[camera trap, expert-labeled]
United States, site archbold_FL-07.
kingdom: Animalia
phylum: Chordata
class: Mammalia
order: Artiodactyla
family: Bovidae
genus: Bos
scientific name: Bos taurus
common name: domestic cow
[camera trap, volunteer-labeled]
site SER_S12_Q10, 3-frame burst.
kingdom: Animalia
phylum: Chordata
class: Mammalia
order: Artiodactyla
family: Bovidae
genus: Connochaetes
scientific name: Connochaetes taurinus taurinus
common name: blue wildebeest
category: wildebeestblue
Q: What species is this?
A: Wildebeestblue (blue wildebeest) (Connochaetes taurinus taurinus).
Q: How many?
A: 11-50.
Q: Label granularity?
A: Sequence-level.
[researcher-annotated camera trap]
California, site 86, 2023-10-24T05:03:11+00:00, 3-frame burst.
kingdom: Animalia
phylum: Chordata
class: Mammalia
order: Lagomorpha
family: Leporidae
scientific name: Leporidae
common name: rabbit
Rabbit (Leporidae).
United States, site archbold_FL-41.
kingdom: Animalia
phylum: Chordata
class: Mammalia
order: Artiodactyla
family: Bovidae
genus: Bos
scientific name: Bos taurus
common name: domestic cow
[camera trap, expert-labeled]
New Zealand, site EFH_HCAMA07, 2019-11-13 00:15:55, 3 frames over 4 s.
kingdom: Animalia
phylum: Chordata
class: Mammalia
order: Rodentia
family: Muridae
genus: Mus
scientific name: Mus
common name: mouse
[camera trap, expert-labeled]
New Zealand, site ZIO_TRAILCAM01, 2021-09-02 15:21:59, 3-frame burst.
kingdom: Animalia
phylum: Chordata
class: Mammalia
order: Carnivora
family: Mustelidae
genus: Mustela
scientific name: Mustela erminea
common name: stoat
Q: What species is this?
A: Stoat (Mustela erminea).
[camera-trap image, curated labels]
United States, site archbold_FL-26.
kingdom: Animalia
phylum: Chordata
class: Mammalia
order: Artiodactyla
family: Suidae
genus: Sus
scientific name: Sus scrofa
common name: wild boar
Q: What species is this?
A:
::::
■ Work instructions ■
Exactly as they stand, write out all of the entries.

■ Task answer ■
[camera trap, expert-labeled]
United States, site archbold_FL-07.
kingdom: Animalia
phylum: Chordata
class: Mammalia
order: Artiodactyla
family: Bovidae
genus: Bos
scientific name: Bos taurus
common name: domestic cow
[camera trap, volunteer-labeled]
site SER_S12_Q10, 3-frame burst.
kingdom: Animalia
phylum: Chordata
class: Mammalia
order: Artiodactyla
family: Bovidae
genus: Connochaetes
scientific name: Connochaetes taurinus taurinus
common name: blue wildebeest
category: wildebeestblue
Q: What species is this?
A: Wildebeestblue (blue wildebeest) (Connochaetes taurinus taurinus).
Q: How many?
A: 11-50.
Q: Label granularity?
A: Sequence-level.
[researcher-annotated camera trap]
California, site 86, 2023-10-24T05:03:11+00:00, 3-frame burst.
kingdom: Animalia
phylum: Chordata
class: Mammalia
order: Lagomorpha
family: Leporidae
scientific name: Leporidae
common name: rabbit
Rabbit (Leporidae).
United States, site archbold_FL-41.
kingdom: Animalia
phylum: Chordata
class: Mammalia
order: Artiodactyla
family: Bovidae
genus: Bos
scientific name: Bos taurus
common name: domestic cow
[camera trap, expert-labeled]
New Zealand, site EFH_HCAMA07, 2019-11-13 00:15:55, 3 frames over 4 s.
kingdom: Animalia
phylum: Chordata
class: Mammalia
order: Rodentia
family: Muridae
genus: Mus
scientific name: Mus
common name: mouse
[camera trap, expert-labeled]
New Zealand, site ZIO_TRAILCAM01, 2021-09-02 15:21:59, 3-frame burst.
kingdom: Animalia
phylum: Chordata
class: Mammalia
order: Carnivora
family: Mustelidae
genus: Mustela
scientific name: Mustela erminea
common name: stoat
Q: What species is this?
A: Stoat (Mustela erminea).
[camera-trap image, curated labels]
United States, site archbold_FL-26.
kingdom: Animalia
phylum: Chordata
class: Mammalia
order: Artiodactyla
family: Suidae
genus: Sus
scientific name: Sus scrofa
common name: wild boar
Q: What species is this?
A:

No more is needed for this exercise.